- Company Name
- ALTER SOLUTIONS FRANCE
- Job Title
- AI Platform Engineering
- Job Description
-
**Job Title**
AI Platform Engineer
**Role Summary**
Design, operate, and continuously improve a Kubernetes/OpenShift‑based AI platform that deploys, monitors, and manages machine‑learning models in production.

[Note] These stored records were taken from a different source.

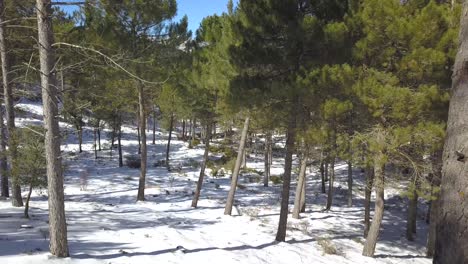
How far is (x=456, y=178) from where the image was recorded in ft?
5.68

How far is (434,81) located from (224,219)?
333 inches

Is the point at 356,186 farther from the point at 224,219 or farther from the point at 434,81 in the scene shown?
the point at 434,81

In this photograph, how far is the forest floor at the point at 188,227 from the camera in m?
7.80

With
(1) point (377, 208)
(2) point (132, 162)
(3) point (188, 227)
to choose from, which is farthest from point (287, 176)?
(2) point (132, 162)

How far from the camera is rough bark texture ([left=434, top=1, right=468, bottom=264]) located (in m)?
1.66

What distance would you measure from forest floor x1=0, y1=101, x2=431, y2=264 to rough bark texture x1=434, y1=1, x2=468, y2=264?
6.31 meters

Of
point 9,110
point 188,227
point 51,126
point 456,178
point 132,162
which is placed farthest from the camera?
point 132,162

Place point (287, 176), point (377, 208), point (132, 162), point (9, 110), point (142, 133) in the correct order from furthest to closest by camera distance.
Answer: point (132, 162), point (142, 133), point (9, 110), point (377, 208), point (287, 176)

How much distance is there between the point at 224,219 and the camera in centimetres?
1395

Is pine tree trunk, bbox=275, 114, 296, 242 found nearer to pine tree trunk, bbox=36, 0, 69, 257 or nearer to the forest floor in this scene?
the forest floor

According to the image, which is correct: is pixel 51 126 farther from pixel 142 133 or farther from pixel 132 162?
pixel 132 162

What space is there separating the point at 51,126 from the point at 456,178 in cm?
607

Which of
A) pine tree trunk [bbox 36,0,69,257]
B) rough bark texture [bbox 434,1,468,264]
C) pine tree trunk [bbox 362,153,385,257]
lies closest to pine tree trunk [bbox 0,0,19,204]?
pine tree trunk [bbox 36,0,69,257]

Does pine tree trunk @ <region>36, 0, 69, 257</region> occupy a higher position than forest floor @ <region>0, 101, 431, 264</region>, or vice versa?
pine tree trunk @ <region>36, 0, 69, 257</region>
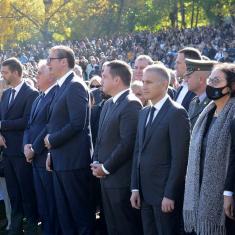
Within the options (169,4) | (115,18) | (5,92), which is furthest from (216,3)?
(5,92)

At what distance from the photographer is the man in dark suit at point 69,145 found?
5941 mm

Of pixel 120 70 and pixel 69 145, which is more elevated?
pixel 120 70

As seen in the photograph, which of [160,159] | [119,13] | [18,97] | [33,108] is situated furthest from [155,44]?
[160,159]

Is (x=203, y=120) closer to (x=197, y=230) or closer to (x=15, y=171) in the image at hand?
(x=197, y=230)

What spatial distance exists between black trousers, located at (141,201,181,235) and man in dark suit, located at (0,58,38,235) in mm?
2356

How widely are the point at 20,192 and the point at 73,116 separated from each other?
1789mm

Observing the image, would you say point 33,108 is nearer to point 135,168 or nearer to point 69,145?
point 69,145

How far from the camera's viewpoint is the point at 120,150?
536cm

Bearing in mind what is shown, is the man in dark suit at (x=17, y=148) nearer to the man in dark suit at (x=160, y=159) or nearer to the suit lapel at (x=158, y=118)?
the man in dark suit at (x=160, y=159)

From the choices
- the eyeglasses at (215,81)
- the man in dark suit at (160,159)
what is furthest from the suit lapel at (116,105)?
the eyeglasses at (215,81)

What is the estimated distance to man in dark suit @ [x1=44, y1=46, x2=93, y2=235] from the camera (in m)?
5.94

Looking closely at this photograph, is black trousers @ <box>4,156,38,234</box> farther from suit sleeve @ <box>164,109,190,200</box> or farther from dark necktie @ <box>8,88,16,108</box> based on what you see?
suit sleeve @ <box>164,109,190,200</box>

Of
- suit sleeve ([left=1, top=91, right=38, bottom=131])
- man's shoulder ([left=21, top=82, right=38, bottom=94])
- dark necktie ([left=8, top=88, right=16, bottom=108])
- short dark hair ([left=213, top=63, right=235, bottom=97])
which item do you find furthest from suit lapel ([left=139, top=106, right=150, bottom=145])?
dark necktie ([left=8, top=88, right=16, bottom=108])

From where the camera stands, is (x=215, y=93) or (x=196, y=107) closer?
(x=215, y=93)
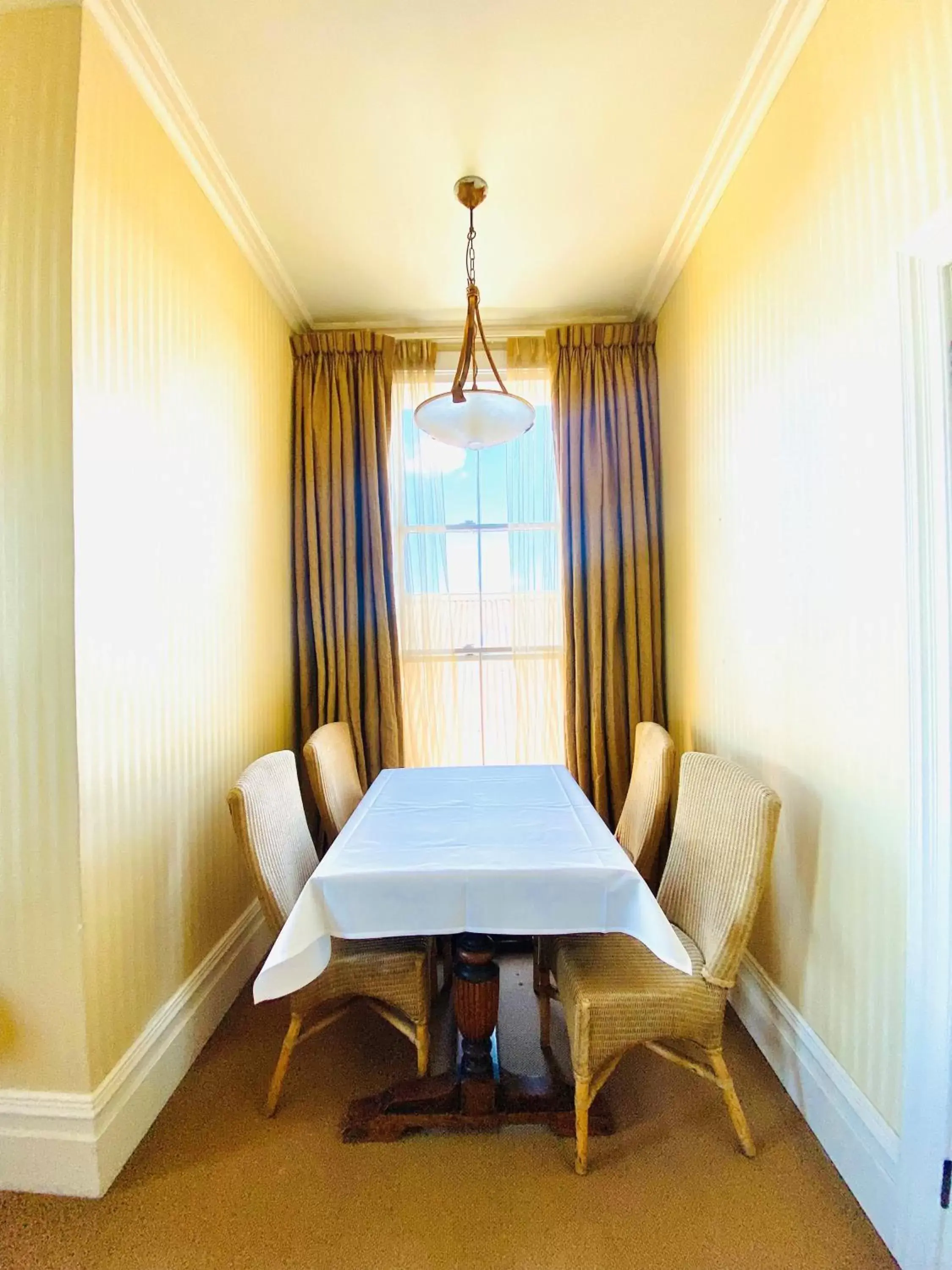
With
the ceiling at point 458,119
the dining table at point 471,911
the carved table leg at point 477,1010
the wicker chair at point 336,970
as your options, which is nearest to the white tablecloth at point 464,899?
the dining table at point 471,911

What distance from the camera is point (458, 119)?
1.77 meters

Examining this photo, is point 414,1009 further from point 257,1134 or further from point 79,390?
point 79,390

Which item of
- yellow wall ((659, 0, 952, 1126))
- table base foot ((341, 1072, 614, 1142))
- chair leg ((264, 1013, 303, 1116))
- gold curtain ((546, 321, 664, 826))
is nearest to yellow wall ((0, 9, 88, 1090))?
chair leg ((264, 1013, 303, 1116))

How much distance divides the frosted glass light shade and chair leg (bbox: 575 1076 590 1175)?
178 cm

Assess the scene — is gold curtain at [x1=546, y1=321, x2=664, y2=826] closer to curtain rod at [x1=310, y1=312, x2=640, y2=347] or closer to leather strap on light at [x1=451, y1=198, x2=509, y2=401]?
curtain rod at [x1=310, y1=312, x2=640, y2=347]

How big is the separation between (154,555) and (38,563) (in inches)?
13.3

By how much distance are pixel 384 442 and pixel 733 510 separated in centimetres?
160

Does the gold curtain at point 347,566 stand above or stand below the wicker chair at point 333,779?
above

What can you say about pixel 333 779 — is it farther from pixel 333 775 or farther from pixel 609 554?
pixel 609 554

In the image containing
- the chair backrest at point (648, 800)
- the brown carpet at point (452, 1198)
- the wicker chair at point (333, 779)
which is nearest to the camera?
the brown carpet at point (452, 1198)

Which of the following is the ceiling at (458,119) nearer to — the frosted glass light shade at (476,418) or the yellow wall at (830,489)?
the yellow wall at (830,489)

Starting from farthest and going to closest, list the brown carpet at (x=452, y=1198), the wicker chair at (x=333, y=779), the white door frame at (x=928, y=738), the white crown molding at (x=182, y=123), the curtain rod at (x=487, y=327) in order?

Ensure reliability, scalability, and security while automating model lifecycle through CI/CD pipelines and MLOps tooling.
**Expectations**
- Join the Digital Transformation Division supporting an industrial client.

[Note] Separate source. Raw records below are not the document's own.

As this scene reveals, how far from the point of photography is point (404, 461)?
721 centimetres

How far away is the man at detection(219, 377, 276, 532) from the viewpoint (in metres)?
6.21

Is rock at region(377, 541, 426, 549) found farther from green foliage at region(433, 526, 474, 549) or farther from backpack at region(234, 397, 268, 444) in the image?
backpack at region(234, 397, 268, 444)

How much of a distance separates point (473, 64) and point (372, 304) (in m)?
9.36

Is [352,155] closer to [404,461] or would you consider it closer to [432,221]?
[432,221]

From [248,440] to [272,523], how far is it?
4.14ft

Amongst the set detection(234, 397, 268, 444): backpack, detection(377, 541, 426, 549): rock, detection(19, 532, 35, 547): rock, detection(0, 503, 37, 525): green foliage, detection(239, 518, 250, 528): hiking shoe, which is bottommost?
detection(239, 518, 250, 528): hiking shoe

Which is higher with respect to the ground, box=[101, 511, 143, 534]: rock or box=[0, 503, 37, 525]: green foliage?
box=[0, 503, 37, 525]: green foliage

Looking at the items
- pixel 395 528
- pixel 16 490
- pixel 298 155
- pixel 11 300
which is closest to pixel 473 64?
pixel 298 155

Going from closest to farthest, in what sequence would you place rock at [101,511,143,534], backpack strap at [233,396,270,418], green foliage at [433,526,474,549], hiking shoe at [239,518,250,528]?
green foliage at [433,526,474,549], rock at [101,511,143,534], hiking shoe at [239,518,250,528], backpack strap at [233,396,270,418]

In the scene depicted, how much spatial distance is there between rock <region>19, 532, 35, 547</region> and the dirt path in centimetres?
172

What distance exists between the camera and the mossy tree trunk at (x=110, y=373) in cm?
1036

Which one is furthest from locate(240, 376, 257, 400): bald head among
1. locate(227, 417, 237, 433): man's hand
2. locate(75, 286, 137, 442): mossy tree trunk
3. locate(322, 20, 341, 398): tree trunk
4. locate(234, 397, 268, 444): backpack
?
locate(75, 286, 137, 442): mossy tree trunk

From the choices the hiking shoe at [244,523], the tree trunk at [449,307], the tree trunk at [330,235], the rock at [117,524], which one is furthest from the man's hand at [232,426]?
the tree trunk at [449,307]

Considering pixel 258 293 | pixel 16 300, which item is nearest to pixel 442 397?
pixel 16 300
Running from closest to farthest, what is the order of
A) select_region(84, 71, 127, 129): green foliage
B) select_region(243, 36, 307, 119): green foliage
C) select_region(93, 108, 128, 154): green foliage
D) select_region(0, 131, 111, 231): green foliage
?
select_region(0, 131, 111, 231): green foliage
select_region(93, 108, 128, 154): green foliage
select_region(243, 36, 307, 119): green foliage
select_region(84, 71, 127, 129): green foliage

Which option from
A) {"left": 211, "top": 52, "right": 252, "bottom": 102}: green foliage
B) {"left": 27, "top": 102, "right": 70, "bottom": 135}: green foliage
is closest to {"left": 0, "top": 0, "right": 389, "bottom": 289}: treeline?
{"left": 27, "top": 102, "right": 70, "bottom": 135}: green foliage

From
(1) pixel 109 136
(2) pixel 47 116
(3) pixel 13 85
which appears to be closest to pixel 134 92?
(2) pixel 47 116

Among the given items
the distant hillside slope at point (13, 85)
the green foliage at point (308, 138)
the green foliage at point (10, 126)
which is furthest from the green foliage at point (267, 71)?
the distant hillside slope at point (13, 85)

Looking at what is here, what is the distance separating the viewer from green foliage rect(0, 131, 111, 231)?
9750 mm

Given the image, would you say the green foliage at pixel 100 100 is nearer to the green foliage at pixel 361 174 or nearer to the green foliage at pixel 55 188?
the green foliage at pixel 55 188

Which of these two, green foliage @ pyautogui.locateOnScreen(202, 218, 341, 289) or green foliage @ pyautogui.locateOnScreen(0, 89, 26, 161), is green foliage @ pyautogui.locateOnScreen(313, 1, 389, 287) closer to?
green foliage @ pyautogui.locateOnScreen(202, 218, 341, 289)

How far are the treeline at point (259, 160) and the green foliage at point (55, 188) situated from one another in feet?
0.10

- Work in an agile team focused on delivering stable AI platform operations.
- Maintain day‑to‑day platform health, apply upgrades, and troubleshoot issues.
- Automate and optimize model deployment, scaling, retraining, and inference workflows.
**Key Responsibilities**
1. **Platform Operations** – Monitor cluster health, manage upgrades, and apply configuration changes.

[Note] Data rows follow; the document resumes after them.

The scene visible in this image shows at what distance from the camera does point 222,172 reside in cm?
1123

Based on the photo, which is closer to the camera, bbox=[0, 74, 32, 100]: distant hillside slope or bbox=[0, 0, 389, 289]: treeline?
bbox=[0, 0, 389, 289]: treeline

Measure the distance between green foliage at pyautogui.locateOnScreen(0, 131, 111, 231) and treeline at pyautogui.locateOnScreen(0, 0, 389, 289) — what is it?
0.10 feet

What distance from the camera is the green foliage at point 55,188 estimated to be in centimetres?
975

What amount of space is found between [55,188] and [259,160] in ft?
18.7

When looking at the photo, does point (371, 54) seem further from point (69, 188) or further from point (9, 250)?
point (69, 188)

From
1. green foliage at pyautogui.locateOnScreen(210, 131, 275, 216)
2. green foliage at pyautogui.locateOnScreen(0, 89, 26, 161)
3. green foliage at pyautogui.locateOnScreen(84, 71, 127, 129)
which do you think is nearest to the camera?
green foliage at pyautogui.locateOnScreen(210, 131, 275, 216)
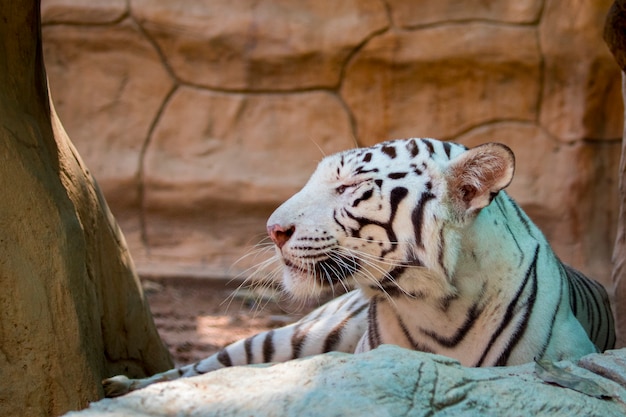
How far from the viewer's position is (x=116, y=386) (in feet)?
7.12

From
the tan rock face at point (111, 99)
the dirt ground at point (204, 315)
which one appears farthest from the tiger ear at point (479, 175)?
the tan rock face at point (111, 99)

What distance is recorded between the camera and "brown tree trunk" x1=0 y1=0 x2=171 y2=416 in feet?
6.36

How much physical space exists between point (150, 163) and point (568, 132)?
2770mm

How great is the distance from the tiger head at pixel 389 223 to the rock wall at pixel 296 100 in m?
2.99

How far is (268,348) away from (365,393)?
1533mm

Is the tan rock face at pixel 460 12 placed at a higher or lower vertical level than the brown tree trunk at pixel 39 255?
higher

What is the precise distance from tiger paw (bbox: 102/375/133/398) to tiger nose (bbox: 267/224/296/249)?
577mm

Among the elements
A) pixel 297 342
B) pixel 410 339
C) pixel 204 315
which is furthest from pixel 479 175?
pixel 204 315

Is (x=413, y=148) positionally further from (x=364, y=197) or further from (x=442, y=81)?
(x=442, y=81)

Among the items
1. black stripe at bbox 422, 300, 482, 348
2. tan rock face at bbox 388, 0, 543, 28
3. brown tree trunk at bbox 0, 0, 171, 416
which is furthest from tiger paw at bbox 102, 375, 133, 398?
tan rock face at bbox 388, 0, 543, 28

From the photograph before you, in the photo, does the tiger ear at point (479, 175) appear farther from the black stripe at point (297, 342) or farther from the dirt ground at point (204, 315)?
the dirt ground at point (204, 315)

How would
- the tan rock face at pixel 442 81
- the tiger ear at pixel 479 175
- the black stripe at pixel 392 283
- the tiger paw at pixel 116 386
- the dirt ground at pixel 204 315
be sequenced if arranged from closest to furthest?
the tiger paw at pixel 116 386 → the tiger ear at pixel 479 175 → the black stripe at pixel 392 283 → the dirt ground at pixel 204 315 → the tan rock face at pixel 442 81

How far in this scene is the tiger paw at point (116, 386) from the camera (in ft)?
7.06

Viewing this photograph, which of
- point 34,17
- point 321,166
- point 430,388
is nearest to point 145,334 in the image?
point 321,166
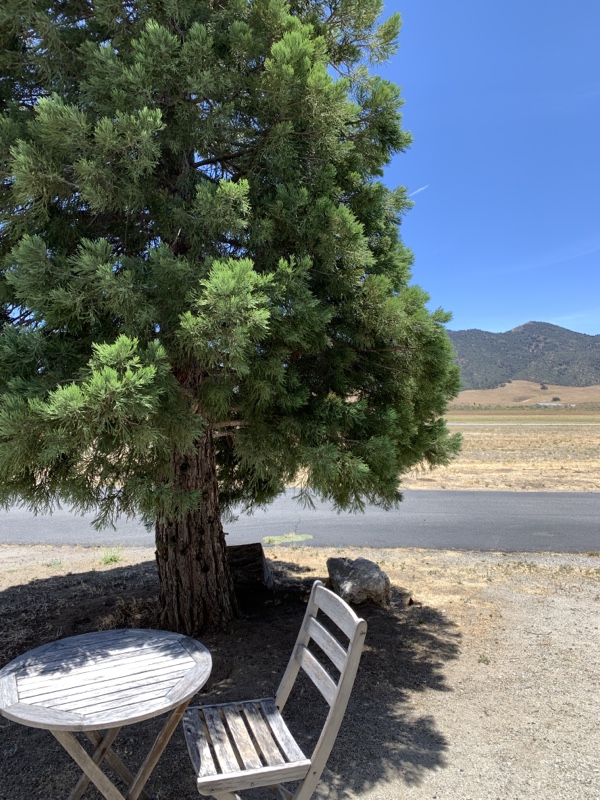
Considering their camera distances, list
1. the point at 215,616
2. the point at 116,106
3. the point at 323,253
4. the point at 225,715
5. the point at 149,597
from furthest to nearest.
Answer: the point at 149,597
the point at 215,616
the point at 323,253
the point at 116,106
the point at 225,715

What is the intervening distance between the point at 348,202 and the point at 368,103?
2.16 ft

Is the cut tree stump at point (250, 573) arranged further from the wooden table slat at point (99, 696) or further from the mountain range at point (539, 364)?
the mountain range at point (539, 364)

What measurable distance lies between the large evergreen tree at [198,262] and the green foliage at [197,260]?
0.01 metres

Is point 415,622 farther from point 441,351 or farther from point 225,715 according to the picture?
point 225,715

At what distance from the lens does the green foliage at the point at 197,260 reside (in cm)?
286

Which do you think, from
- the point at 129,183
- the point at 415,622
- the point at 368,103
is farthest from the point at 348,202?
the point at 415,622

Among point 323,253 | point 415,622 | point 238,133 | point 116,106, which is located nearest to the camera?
point 116,106

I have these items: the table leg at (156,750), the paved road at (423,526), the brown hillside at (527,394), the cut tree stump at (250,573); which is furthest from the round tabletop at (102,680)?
the brown hillside at (527,394)

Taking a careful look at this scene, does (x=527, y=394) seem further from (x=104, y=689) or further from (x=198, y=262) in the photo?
(x=104, y=689)

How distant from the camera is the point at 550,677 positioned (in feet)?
13.4

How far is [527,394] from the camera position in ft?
452

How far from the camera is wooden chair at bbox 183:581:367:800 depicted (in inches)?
85.7

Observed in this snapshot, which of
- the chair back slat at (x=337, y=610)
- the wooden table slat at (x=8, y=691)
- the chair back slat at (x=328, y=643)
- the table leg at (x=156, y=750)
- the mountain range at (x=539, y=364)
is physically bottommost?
the table leg at (x=156, y=750)

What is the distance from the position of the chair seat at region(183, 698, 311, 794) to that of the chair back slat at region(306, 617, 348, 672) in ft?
1.19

2. **Model Deployment & Supervision** – Deploy models in Kubernetes/OpenShift, automate scaling, manage resource allocation, and oversee operational metrics.
3. **CI/CD Pipeline Management** – Build and maintain Tekton/Kubeflow pipelines for training, retraining, inference, and related tasks; integrate version control, artifact repositories, and automated testing.
4. **Troubleshooting** – Diagnose pod crashes, resource contention, pipeline failures, and implement corrective actions.
5. **Customization & Security** – Build and rebuild custom runtime images, integrate third‑party libraries, and enforce security policies and compliance in all production environments.
6. **Collaboration** – Work closely with data scientists, DevOps, security, and client teams to align platform capabilities with business objectives.
**Required Skills**
- **Container & Orchestration**: Docker, Kubernetes (OpenShift preferred).
- **DevOps & IaC**: Terraform, Helm, Ansible, GitOps workflows.
- **CI/CD & MLOps**: Tekton, Kubeflow, Elyra, LLM tooling.
- **Programming**: Python, Go.
- **ML Frameworks**: PyTorch, TensorFlow, or equivalent.
- **Tooling**: Artifactory, Prometheus, Grafana, security scanning tools.
- **Soft Skills**: Problem‑solving, collaboration in cross‑functional, agile environments, effective communication in English.
**Required Education & Certifications**
- Bachelor’s or Master’s degree in Computer Science, Software Engineering, DevOps, or related field.
- Professional certifications (CKA/CKAD, Docker Certified Associate, CNCF Cloud Native Associate, or MLOps Practitioner) are preferred.